For a safer and more responsible machine learning pipeline, confidence-based rejectors are commonly used to safeguard machine decisions. However, rejectors of this type cannot filter out high-confidence errors, i.e. unknown unknowns, and it heavily relies on the calibration of the classifier as well. This study proposed and implemented a feature-based rejector, SceneRejector, and embedded it in a selective classifier. Such rejector is pluggable to any pretrained classifier as long as the task and the classes stay the same. There is a training pipeline to train the rejector and a testing pipeline to apply the rejector.
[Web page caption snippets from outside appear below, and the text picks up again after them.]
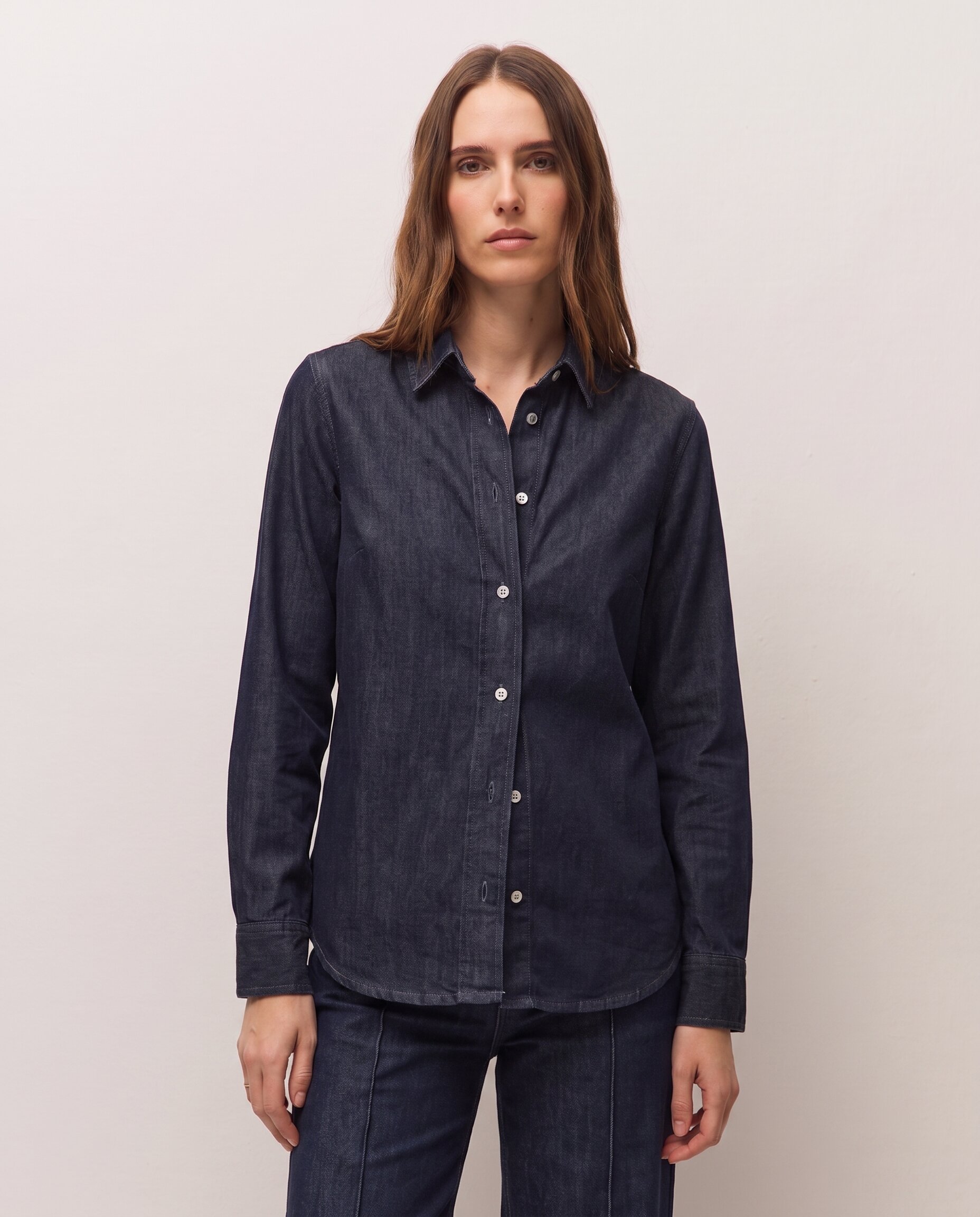 Camisa de mujer con efecto denim de manga larga - System Action - Azul índigo Azul índigo-2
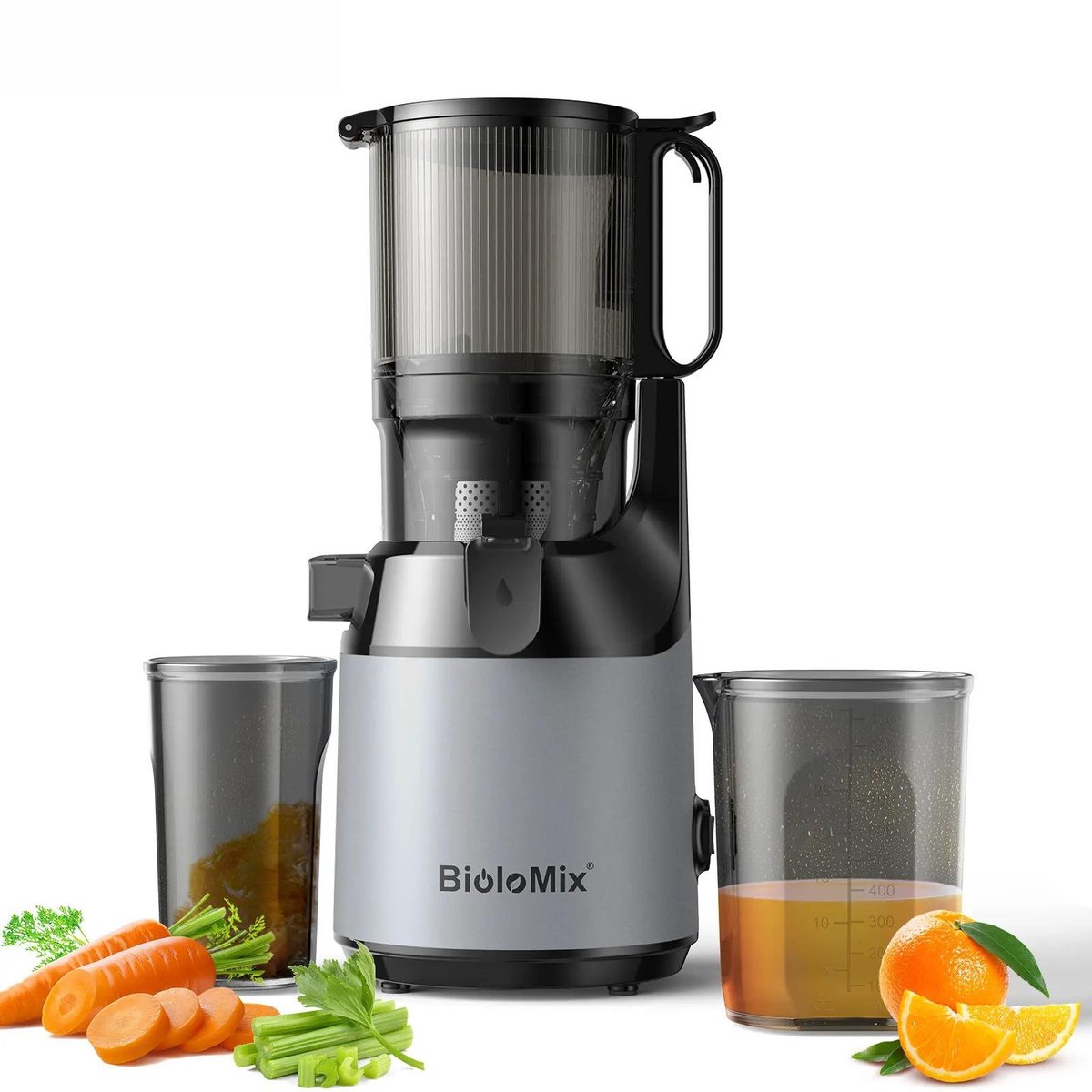 Delightness Slowjuicer - Sapcentrifuge - Koudpers Juicer - Fruitpers - Sapmachine - Keuken - Mixer - 1,8L - BPA Vrij - Zwart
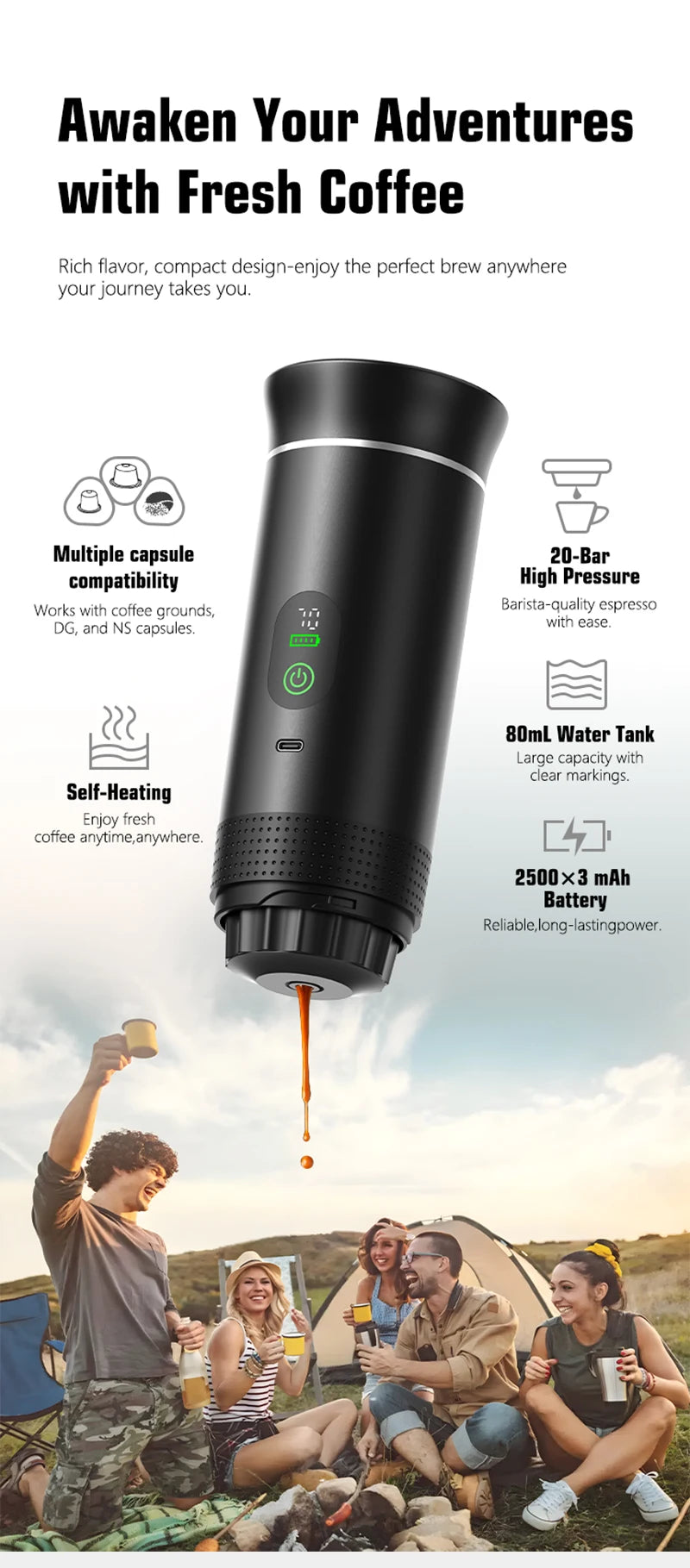 Portable 3-in-1 Espresso Coffee Maker — Digital Display Capsule Machine for Car, Home & Camping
The training pipeline consists of three components: 1) input from a pretrained classifier, which means the features that the classifier uses while making a prediction; 2) "should know" extraction, which involves humans in the loop and acquires the features that the classifier should use to make a prediction; 3) rejector training, where we train a decision tree with the input and output are prepared from the previous two parts and the ground truth. The testing pipeline consists of two parts, the first of which is the same as the training pipeline, and the second of which is simply applying the trained rejector with input from the first part. Several design decisions are made based on experiments. It is important to note that human knowledge can not only be used in "should know" extraction, but also in defining the created value, even though this study did not involve humans in the latter case. Finally, more experiments and analysis proved that 1) SceneRejector is a working rejector and validates the concept of feature-based rejectors; 2) SceneRejector creates better value as the penalty of a wrong prediction increases; 3) the value of SceneRejector is positively correlated with the accuracy improvement; 4) there exists a positive correlation between the ECE score of the pretrained classifier and the value of SceneRejector, meaning SceneRejector brings better value when the pretrained classifier is not well calibrated, but more research is needed for a comprehensive conclusion; 5) The samples rejected by SceneRejector consists of quite a few high-confidence errors. To conclude, despite the limitations, this study managed to implement a feature-based rejector, the performance of which is close to the assumptions and hypothesis made in the beginning.